In [28]: StandardScaler().fit_transform(df['a'])
C:\Users\Max\Anaconda4\lib\site-packages\sklearn\utils\validation.py:429: DataConversionWarning: Data with input dtype int32 was converted t
o float64 by StandardScaler.
  warnings.warn(msg, _DataConversionWarning)
C:\Users\Max\Anaconda4\lib\site-packages\sklearn\preprocessing\data.py:586: DeprecationWarning: Passing 1d arrays as data is deprecated in 0
.17 and will raise ValueError in 0.19. Reshape your data either using X.reshape(-1, 1) if your data has a single feature or X.reshape(1, -1)
 if it contains a single sample.
  warnings.warn(DEPRECATION_MSG_1D, DeprecationWarning)
C:\Users\Max\Anaconda4\lib\site-packages\sklearn\preprocessing\data.py:649: DeprecationWarning: Passing 1d arrays as data is deprecated in 0
.17 and will raise ValueError in 0.19. Reshape your data either using X.reshape(-1, 1) if your data has a single feature or X.reshape(1, -1)
 if it contains a single sample.
  warnings.warn(DEPRECATION_MSG_1D, DeprecationWarning)
Out[28]: array([-0.5 ,  0.75, -1.75,  0.75,  0.75])

Why is arr[:][np.newaxis].shape = (1, n) instead of (n, 1)?

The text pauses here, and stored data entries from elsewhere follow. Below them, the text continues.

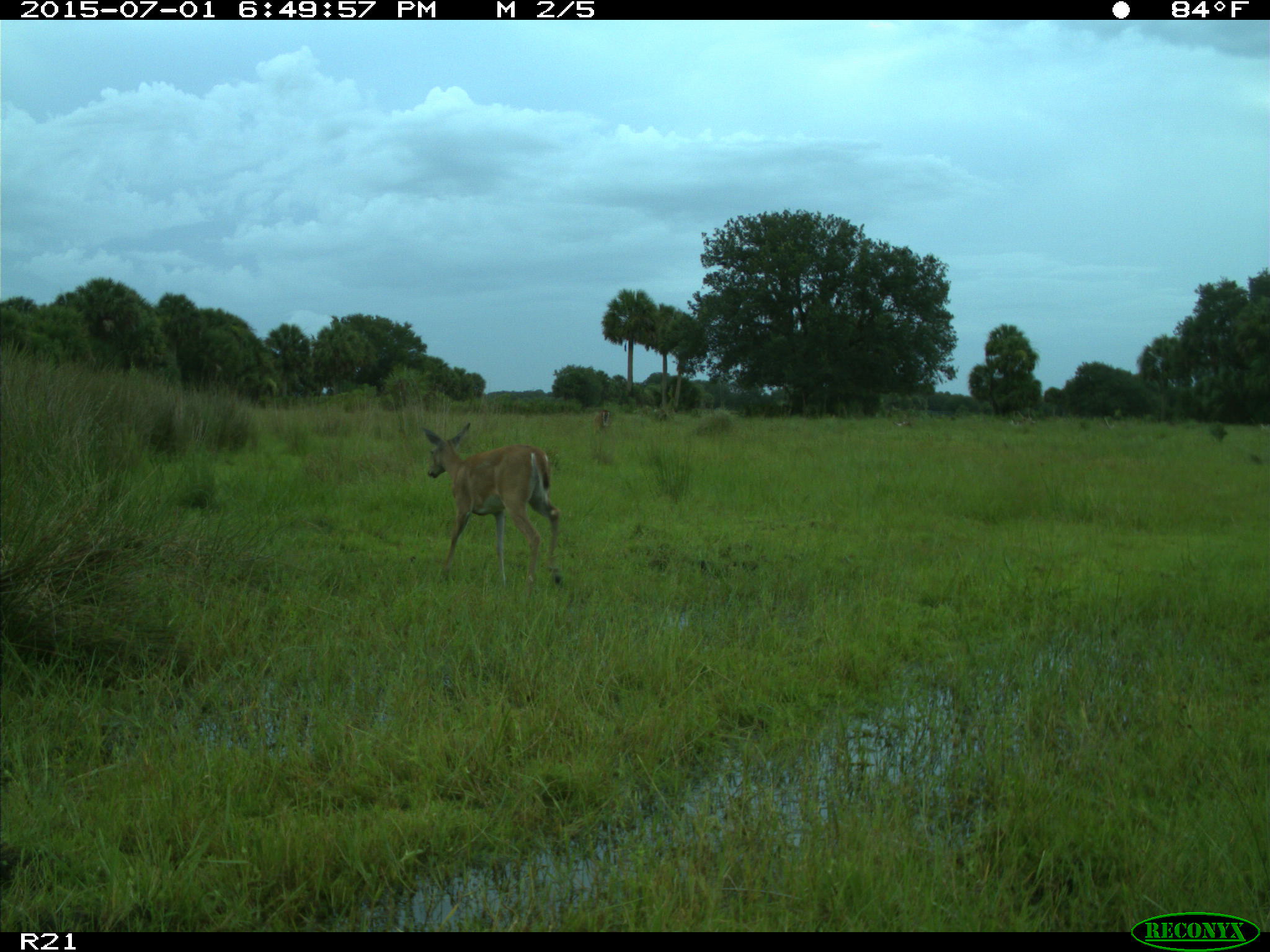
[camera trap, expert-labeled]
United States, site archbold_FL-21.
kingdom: Animalia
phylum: Chordata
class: Mammalia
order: Artiodactyla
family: Cervidae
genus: Odocoileus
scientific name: Odocoileus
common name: deer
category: unidentified deer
Unidentified deer (deer) (Odocoileus).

In arr[:][np.newaxis] and arr[np.newaxis][:] the indexing is done sequentially, so arr2 = arr[:][np.newaxis] is equivalent to:

arr_temp = arr[:]
arr2 = arr_temp[np.newaxis]
del arr_temp

The same logic applies to ordering the indexing operators the other way round, for arr2 = arr[np.newaxis][:]:

arr_temp = arr[np.newaxis]
arr2 = arr_temp[:]
del arr_temp

Now, to quote https://numpy.org/doc/1.19/reference/arrays.indexing.html:

Each newaxis object in the selection tuple serves to expand the dimensions of the resulting selection by one unit-length dimension. The added dimension is the position of the newaxis object in the selection tuple.

Since np.newaxis is at the first position (there is only one position) in the indexing selection tuple in both arr[np.newaxis] and arr_temp[np.newaxis], it will create the new dimension as the first dimension, and thus the resulting shape is (1, 4) in both cases.